1648'de Vestfalya Barış Anlaşması ile başlayan uluslararası sistem, zaman içinde Milletler Cemiyeti ve Birleşmiş Milletler gibi kurumlarla gelişti. Ancak, BM'nin çözüm getirmekte yetersiz kaldığı ve uluslararası krizlerin arttığı bir dönemde, küresel yönetişim sisteminde reform ihtiyacı gündeme geldi.

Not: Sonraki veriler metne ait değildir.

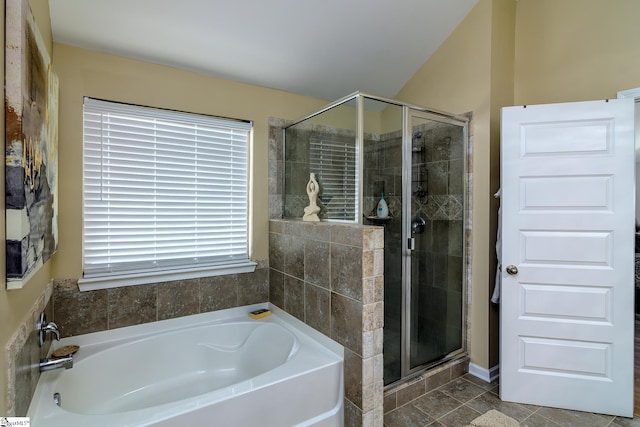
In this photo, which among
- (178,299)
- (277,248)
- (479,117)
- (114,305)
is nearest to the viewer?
(114,305)

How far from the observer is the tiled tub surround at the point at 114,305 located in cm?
128

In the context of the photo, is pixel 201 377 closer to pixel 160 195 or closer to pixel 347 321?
pixel 347 321

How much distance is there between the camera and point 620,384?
2.01 meters

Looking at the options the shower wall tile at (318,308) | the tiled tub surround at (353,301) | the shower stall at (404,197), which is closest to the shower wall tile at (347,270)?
the tiled tub surround at (353,301)

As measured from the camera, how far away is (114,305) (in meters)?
2.15

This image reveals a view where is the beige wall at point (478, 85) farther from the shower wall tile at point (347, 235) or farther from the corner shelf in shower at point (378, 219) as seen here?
the shower wall tile at point (347, 235)

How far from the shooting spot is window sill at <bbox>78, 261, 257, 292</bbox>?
207cm

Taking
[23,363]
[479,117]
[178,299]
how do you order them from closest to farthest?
1. [23,363]
2. [178,299]
3. [479,117]

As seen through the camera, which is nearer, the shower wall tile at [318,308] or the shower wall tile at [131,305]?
the shower wall tile at [318,308]

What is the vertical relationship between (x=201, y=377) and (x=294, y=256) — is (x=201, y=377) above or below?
below

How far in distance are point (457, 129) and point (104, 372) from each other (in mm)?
3053

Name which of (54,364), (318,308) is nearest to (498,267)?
(318,308)

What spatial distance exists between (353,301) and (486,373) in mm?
1457

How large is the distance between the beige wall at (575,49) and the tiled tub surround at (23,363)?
3448 millimetres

Nazilerin soykırımı sonrasında kurulan BM, daha sonra Bosna Hersek, Ruanda ve Darfur gibi krizlerde başarısız oldu. Arap Baharı sonrası yaşanan çatışmalar ve İsrail-Filistin sorunu, uluslararası toplumun BM'ye duyduğu güveni sarsmış durumda.
G-20 Dışişleri Bakanları Toplantısı'nda, uluslararası yönetişim sisteminin reform ihtiyacı masaya yatırıldı. Türkiye Dışişleri Bakanı Hakan Fidan, Cumhurbaşkanı Erdoğan'ın "Dünya 5'ten büyüktür" sözünü vurgulayarak BMGK'nın işlevsizliğine dikkat çekti.

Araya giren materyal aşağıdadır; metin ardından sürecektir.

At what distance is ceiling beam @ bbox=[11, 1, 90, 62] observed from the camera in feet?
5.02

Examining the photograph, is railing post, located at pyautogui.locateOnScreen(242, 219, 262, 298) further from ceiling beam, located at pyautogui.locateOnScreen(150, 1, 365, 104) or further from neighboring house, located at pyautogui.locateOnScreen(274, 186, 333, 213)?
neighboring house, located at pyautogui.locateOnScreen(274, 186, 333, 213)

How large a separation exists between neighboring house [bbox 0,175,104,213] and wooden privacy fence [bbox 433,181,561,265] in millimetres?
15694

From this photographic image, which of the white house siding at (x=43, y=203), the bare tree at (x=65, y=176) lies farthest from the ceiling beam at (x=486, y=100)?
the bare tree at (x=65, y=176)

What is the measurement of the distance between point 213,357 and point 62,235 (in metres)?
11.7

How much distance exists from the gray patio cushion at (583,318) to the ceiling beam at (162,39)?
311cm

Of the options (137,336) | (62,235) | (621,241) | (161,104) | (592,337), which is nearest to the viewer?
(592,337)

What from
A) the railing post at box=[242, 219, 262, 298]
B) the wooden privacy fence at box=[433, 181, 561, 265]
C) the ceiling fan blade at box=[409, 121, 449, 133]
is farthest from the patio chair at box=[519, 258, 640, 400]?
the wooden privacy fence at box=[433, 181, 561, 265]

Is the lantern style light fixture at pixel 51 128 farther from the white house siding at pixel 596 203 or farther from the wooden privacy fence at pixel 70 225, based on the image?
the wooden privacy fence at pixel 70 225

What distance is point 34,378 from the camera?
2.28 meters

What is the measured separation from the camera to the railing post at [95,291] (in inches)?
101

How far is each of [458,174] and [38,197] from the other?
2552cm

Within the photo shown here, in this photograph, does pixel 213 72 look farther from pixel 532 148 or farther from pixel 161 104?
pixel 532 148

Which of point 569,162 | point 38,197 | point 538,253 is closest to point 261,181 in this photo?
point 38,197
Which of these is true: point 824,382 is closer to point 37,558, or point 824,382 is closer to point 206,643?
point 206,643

BM'nin yetersizliği ve batı merkezli sistem, yeni ekonomik ve siyasi oluşumları teşvik etti. BRICS gibi örgütler, küresel dengeyi etkilemeye başladı. Batılı aktörler, kendi çıkarları doğrultusunda reform çağrıları yapmaya başladı.

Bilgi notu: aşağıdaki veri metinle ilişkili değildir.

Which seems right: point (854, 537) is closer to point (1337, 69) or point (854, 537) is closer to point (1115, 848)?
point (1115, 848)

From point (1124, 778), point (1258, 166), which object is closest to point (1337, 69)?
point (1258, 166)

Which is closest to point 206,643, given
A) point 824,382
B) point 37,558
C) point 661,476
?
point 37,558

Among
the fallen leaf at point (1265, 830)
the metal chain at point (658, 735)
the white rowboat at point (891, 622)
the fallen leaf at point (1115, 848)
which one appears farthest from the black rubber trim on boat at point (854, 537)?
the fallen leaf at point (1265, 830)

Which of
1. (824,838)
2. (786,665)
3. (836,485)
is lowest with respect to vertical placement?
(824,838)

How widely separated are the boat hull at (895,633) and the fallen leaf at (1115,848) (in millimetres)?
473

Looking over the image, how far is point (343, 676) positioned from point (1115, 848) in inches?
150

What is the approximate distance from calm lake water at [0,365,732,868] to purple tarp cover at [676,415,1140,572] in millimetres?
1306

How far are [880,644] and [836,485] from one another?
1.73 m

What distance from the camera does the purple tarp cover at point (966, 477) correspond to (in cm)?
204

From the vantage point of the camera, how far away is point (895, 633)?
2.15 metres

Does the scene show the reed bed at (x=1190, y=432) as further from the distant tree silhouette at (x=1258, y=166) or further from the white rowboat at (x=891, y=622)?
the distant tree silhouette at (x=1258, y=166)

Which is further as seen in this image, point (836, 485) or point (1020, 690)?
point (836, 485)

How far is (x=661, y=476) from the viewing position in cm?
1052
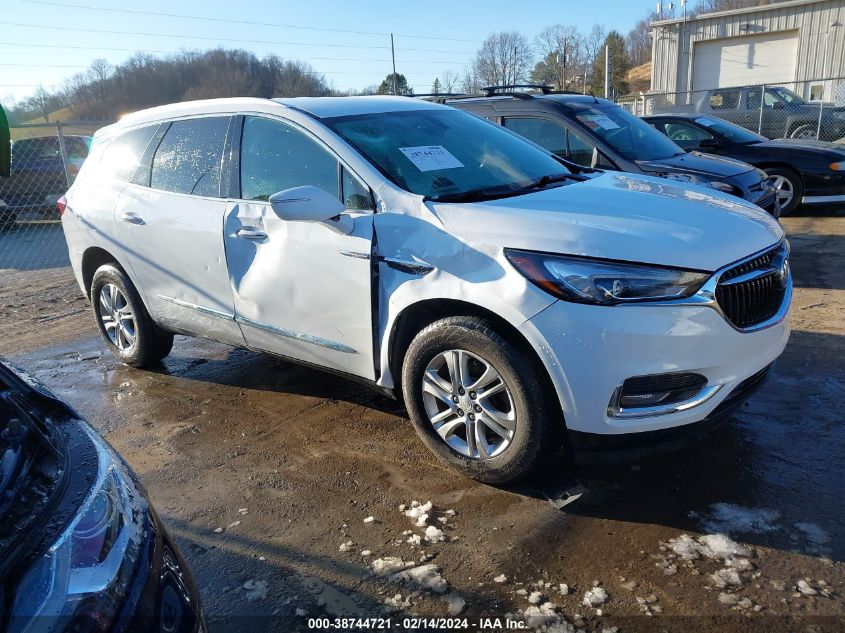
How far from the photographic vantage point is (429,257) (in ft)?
10.3

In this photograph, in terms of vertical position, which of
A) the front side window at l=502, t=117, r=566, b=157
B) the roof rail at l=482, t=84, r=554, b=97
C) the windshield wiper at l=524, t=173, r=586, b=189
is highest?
the roof rail at l=482, t=84, r=554, b=97

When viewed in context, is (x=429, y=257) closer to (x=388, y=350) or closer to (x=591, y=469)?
(x=388, y=350)

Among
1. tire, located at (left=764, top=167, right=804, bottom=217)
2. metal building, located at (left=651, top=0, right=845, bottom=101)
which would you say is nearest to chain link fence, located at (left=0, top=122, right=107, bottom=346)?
tire, located at (left=764, top=167, right=804, bottom=217)

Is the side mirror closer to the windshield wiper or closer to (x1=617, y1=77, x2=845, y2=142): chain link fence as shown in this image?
the windshield wiper

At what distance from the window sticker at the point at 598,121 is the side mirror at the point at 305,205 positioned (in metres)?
4.68

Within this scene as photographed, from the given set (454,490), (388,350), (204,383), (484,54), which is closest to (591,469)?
(454,490)

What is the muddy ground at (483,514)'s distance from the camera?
2.46 metres

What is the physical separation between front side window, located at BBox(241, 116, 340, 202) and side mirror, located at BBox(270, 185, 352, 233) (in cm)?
27

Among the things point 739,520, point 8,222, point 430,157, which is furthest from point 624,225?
point 8,222

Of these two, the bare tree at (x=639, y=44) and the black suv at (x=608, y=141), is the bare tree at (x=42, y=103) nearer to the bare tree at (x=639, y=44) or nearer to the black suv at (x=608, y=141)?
the black suv at (x=608, y=141)

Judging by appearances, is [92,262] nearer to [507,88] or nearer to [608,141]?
[608,141]

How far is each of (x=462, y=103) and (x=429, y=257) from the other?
518cm

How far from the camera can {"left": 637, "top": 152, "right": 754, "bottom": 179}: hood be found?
6926 millimetres

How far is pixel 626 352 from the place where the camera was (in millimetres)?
2705
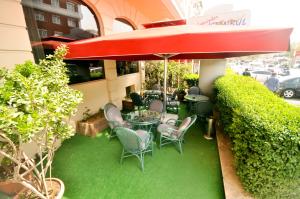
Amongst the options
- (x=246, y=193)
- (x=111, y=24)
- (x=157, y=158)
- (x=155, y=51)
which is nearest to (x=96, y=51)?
(x=155, y=51)

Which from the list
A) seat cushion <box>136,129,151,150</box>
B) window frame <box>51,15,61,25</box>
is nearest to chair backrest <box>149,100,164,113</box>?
seat cushion <box>136,129,151,150</box>

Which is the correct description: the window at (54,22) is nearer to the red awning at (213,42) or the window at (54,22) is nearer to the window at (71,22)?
the window at (71,22)

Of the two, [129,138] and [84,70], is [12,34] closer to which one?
[84,70]

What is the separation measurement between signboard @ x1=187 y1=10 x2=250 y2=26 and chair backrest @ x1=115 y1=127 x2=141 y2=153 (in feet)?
11.9

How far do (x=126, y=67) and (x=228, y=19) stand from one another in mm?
5171

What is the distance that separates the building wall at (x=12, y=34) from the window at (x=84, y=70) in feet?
5.10

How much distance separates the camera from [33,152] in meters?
3.67

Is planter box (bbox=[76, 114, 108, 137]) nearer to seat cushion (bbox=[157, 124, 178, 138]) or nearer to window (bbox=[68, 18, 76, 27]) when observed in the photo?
seat cushion (bbox=[157, 124, 178, 138])

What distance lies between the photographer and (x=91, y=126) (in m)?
4.83

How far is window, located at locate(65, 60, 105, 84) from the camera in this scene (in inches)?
197

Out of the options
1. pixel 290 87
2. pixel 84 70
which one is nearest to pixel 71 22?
pixel 84 70

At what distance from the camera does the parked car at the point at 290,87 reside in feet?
35.0

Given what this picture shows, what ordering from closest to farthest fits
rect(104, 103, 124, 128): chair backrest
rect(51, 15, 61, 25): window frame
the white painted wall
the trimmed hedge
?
1. the trimmed hedge
2. rect(104, 103, 124, 128): chair backrest
3. rect(51, 15, 61, 25): window frame
4. the white painted wall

BM'nin reforme edilmesi, küresel krizlere daha etkin çözümler bulunması açısından önemlidir. Cumhurbaşkanı Erdoğan'ın "Daha Adil Bir Dünya Mümkün" kitabındaki reform vizyonu, tüm üye devletlerin çıkarlarına hizmet eden, temsilde daha adil ve hesap verebilir bir yapıyı savunuyor.